At the end of a few minutes I heard a rustic and a creak; then Gunga Dass in a sobbing, choking whisper speaking to himself; then a soft thud—and I uncovered my eyes.
The dry sand had turned the corpse entrusted to its keeping into a yellow-brown mummy. I told Gunga Dass to stand off while I examined it. The body—clad in an olive-green hunting-suit much stained and worn, with leather pads on the shoulders— was that of a man between thirty and forty, above middle height, with light, sandy hair, long moustache and a rough unkempt beard. The left canine of the upper jaw was missing, and a portion of the lobe of the right ear was gone. On the second finger of the left hand was a ring—a shield-shaped bloodstone set in gold, with a monogram that might have been either ‘B. K.’ or ‘B. L’. On the third finger of the right hand was a silver ring in the shape of a coiled cobra, much worn and tarnished. Gunga Dass deposited a handful of trifles he had picked out of the burrow at my feet, and, covering the face of the body with my handkerchief, I turned to examine these. I give the full list in the hope that it may lead to the identification of the unfortunate man:—
1. Bowl of a briarwood pipe, serrated at the edge; much worn and blackened; bound with string at the screw.

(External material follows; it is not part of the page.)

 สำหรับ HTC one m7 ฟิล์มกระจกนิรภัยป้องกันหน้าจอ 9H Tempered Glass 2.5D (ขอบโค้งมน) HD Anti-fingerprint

2.Two patent-lever keys; wards of both broken.
3.Tortoise-shell handled penknife, silver or nickel name-plate, marked with monogram ‘B.K’.
4. Envelope, post-mark undecipherable, bearing a Victorian stamp, addressed to ‘Miss Mon—’ (rest illegible)—‘ham’— ‘nt’.
5. Imitation crocodile-skin notebook with pencil. First forty-five pages blank; four and a half illegible; fifteen others filled with private memoranda relating chiefly to three persons— a Mrs L. Singleton, abbreviated several times to ‘Lot Single’, ‘Mrs S. May’, and ‘Garmison’, referred to in places as ‘Jerry’ or ‘Jack’.
6. Handle of small-sized hunting-knife. Blade snapped short. Buck’s horn, diamond cut, with swivel and ring on the butt; fragment of cotton cord attached.
It must not be supposed that I inventoried all these things on the spot as fully as I have here written them down. The notebook first attracted my attention, and I put it in my pocket with a view of studying it later on. The rest of the articles I conveyed to my burrow for safety’s sake, and there being a methodical man, I inventoried them. I then returned to the corpse and ordered Gunga Dass to help me to carry it out to the river-front. While we were engaged in this, the exploded shell of an old brown cartridge dropped out of one of the pockets and rolled at my feet. Gunga Dass had not seen it; and I fell to thinking that a man does not carry exploded cartridge-cases, especially ‘browns’, which will not bear loading twice, about with him when shooting. In other words, that cartridge-case had been fired inside the crater. Consequently there must be a gun somewhere. I was on the verge of asking Gunga Dass, but checked myself, knowing that he would lie. We laid the body down on the edge of the quicksand by the tussocks. It was my intention to push it out and let it be swallowed up—the only possible mode of burial that I could think of. I ordered Gunga Dass to go away.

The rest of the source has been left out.